I remember watching that first episode. I was in my final months of middle school at the time, and over the next five years, I watched and laughed with the show, memorized songs, and recorded episodes on VHS. I have an officially-licensed shirt. I have all of the action figures, both the four from the original run, and the 12+ in the recent re-release. I signed pointless online petitions when the show was first cancelled, I played through the mediocre PS2 game, I became teary-eyed as I watched The Devil's Hands are Idle Playthings, and I did the same when I saw the character introduction sequence in Bender's Big Score.
It's safe to say I have an emotional investment in Futurama. It's the one that first taught me about the cruel wasteland that can be the television landscape. Since the show first left, however, I've watched dozens of other shows meet their ends, either from old age or forceful ejection, and I've seen a lot of comedy, which is why I'm find myself laughing out loud less and less at each new Futurama project, starting with the DVD movies and ending with the first two episodes of Season 6, the first of which premiere tomorrow night on Comedy Central.
I could try to rationalize why I feel this way - I think meta humor can be funny in small doses, but when taken too far, it's no longer so much of a jab in the audience's direction so much as it is the writers taking you by the shoulders and shouting in your face "WE ARE MAKING FUN OF SOMETHING IN REAL LIFE." (Arrested Development, in its final season, also started becoming a victim of this). Case in point - the wormhole through which they travel at the end of the last movie / beginning of the episode was described by Farnsworth as a "Central Channel" to which Hermes replies "hilarious!" and The Professor then says that yes, it is indeed a "Comedy Central Channel". I GET IT!
The first episode deals with wrapping up the events of the last movie and ensuring everyone is back to their old selves. There is a visual gag early in the episode that caused me to laugh out loud, though the remainder of the episode gave me nothing but some smirks. The second episode was no different, though I found the premise to be a little more enjoyable, even if the parody was again pretty blatant. It seems to me that the best episodes are the ones that either dealt with the Fry-Leela relationship (though even now I think it has run its course), or the ones that dealt with the mythology of the show (The Why of Fry comes to mind).
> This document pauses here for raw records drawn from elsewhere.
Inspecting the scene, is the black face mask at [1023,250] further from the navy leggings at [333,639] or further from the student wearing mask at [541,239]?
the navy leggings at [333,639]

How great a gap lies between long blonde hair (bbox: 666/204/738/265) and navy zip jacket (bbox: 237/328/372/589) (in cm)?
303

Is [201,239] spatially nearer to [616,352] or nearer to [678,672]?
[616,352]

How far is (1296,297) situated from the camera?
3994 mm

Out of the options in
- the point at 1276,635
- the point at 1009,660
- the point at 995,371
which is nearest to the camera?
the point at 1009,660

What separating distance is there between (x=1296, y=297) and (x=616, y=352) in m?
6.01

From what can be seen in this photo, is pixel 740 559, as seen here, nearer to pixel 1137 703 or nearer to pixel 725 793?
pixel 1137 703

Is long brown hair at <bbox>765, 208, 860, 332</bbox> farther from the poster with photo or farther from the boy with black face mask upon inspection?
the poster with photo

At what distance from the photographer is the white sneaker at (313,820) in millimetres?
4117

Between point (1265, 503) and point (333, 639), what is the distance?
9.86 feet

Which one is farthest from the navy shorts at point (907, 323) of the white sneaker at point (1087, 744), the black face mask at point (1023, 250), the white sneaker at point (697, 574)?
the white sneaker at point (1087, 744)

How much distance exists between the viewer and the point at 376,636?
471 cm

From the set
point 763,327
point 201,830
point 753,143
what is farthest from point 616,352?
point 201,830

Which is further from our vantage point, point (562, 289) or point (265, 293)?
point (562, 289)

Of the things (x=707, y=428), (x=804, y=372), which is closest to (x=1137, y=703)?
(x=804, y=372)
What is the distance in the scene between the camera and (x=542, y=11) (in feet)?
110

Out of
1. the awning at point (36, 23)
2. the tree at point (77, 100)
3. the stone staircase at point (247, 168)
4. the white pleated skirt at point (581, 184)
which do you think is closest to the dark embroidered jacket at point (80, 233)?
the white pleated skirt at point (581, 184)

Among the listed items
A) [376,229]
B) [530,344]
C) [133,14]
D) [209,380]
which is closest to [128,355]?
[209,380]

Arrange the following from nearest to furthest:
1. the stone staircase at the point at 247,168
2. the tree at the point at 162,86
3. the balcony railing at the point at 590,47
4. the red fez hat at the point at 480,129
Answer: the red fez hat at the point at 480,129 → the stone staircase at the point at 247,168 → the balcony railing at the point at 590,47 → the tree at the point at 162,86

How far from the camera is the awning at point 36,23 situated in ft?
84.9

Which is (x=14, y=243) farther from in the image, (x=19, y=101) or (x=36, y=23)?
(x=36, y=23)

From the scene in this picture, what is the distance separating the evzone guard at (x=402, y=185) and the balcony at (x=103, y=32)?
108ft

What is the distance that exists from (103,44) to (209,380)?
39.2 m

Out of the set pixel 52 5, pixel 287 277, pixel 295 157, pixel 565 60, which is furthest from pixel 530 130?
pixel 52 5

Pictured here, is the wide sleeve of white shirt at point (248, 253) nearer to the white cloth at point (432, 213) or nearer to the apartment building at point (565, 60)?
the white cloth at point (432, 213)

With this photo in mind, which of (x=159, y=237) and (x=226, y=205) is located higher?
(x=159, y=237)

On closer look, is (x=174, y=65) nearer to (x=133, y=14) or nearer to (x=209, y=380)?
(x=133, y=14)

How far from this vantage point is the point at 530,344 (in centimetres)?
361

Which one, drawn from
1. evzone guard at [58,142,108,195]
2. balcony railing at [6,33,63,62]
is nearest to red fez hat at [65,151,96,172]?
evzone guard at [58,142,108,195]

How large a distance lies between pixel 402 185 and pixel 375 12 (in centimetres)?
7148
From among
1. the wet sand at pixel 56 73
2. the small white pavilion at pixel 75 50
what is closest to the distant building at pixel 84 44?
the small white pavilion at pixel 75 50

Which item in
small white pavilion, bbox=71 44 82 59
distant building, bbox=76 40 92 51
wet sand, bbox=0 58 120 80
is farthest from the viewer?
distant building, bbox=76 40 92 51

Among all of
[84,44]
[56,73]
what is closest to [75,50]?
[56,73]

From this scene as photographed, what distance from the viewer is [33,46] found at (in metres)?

It's a television miracle that Futurama has received this many chances, and I hope that they will be renewed again after Comedy Central airs the next two seasons, but I can't put forward the emotion and devotion into one show like I used to: I'm juggling more than three dozen scripted series over the course of the year, and shows come and go all the time. Futurama finally has a fair shake on TV, but regardless of the outcome, we can all be proud that there was one good thing that came from the inception of Family Guy.